Con todo esto no resulta asombroso leer en un diario cualquiera el siguiente estúpido suelto: «Robert Desnos, poeta surrealista, a quien Man Ray solicitó el guión de su films Estrella de mar, efectuó el año pasado un viaje a Cuba conmigo. saben ustedes lo que Robert Desnos me recitó bajo las estrellas tropicales? Alejandrinos, ale-jan-dri-nos. Y (pero no lo revelen para no hundir a este encantador poeta), cuando estos alejandrinos no eran de Racine, eran de él mismo». Creo que los alejandrinos en cuestión hacen pareja con la prosa aparecida en Bifur. Esta broma que ya ni siquiera es de mal gusto comenzó el día en que Desnos, rivalizando en ese pastiche con el señor Ernest Raynaud, se creyó autorizado a fabricar un poema completo de Rimbaud que nos faltaba. Ese poema, de una audacia ciega, apareció desgraciadamente con el título: «Los que velan», de Arthur Rimbaud, al comienzo de «La libertad o el amor». No pienso que agregue nada, igual que otros del mismo género que siguieron, a la gloria de Desnos. Importa, en efecto, no sólo coincidir con los especialistas en que esos versos son malos (falsos, ripiosos y huecos), sino además declarar que, desde el punto de vista surrealista, testimonian una ambición ridícula y una incomprensión inexcusable de los fines poéticos actuales.

Esta incomprensión, de parte de Desnos y de algunos otros, está tomando, además, un rumbo tan activo que me dispensa de un largo epílogo al respecto. Me reservaré como prueba decisiva la incalificable idea que han tenido de usar como emblema de una boite de Montparnasse, teatro habitual de sus pobres hazañas nocturnas, el único nombre lanzado a través de los siglos que constituyó un desafío puro a todo lo que hay de estúpido, de bajo y de repugnante sobre la tierra: Maldoror.

________

▸ **Instrucción dada A**:
En el listado que aparece más abajo, reemplaza "calibration" por "measurement" en todo lo que va desde la línea que contiene "From the scene" hasta la línea que contiene "3. the point at 1082,211", ambas incluidas. Devuelve solo esas líneas y deja el resto igual.

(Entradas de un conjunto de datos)

________

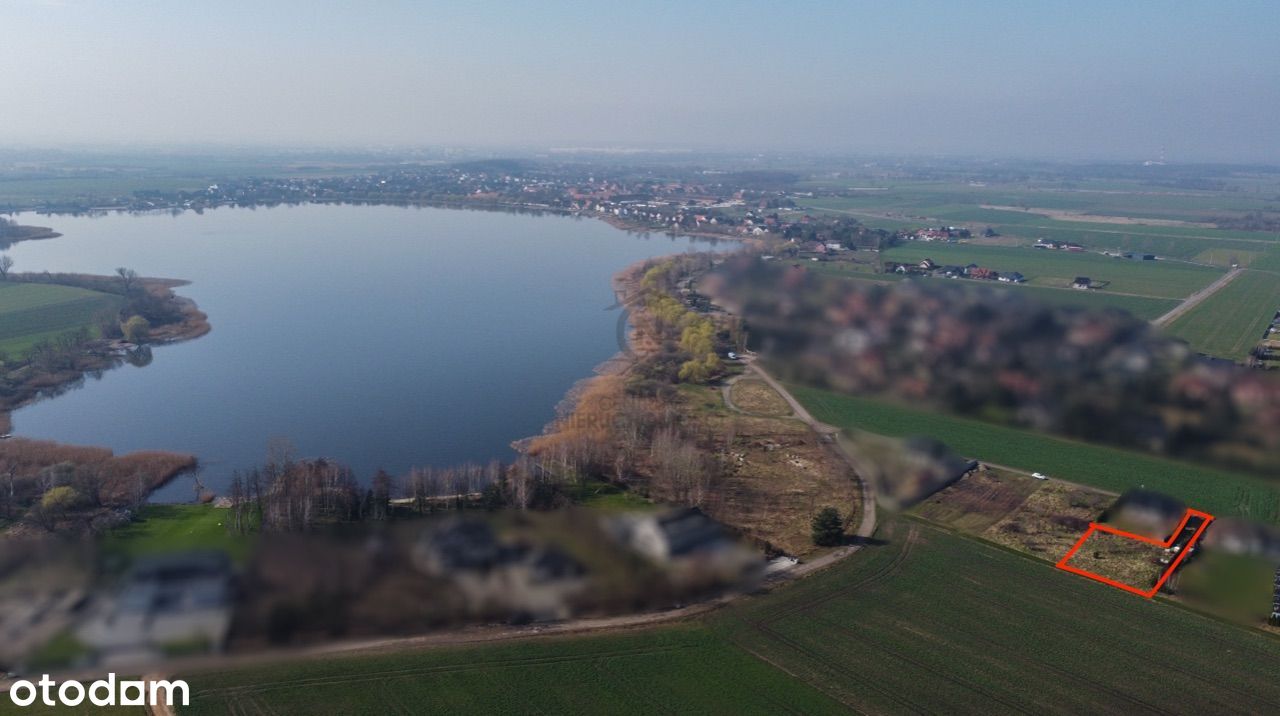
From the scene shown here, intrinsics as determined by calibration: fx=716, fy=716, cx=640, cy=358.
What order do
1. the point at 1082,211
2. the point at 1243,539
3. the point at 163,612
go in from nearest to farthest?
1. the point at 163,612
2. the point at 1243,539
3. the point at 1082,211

________

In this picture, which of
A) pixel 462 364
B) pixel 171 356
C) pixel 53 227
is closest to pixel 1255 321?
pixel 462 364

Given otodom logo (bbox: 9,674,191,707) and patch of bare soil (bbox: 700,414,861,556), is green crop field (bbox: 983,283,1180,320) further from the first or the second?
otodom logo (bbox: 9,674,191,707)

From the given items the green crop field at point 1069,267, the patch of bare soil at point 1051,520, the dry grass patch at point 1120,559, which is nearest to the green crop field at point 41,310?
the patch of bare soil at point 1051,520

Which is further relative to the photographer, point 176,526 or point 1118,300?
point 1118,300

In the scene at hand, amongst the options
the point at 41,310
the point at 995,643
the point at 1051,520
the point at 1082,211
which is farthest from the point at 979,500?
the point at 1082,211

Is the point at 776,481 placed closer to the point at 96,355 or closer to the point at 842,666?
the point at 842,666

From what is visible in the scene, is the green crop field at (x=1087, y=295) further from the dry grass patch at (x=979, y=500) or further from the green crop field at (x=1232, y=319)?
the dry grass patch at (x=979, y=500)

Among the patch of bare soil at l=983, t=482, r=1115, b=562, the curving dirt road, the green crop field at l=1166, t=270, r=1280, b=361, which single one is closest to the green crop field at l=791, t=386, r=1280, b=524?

________

▸ **Instrucción dada B**:
Copia sin cambios el fragmento sobre Desnos, desde "Esta incomprensión, de" hasta "la tierra: Maldoror.".

▸ **Solución del problema A**:
From the scene shown here, intrinsics as determined by measurement: fx=716, fy=716, cx=640, cy=358.
What order do
1. the point at 1082,211
2. the point at 1243,539
3. the point at 163,612
go in from nearest to farthest?
1. the point at 163,612
2. the point at 1243,539
3. the point at 1082,211

▸ **Solución del problema B**:
Esta incomprensión, de parte de Desnos y de algunos otros, está tomando, además, un rumbo tan activo que me dispensa de un largo epílogo al respecto. Me reservaré como prueba decisiva la incalificable idea que han tenido de usar como emblema de una boite de Montparnasse, teatro habitual de sus pobres hazañas nocturnas, el único nombre lanzado a través de los siglos que constituyó un desafío puro a todo lo que hay de estúpido, de bajo y de repugnante sobre la tierra: Maldoror.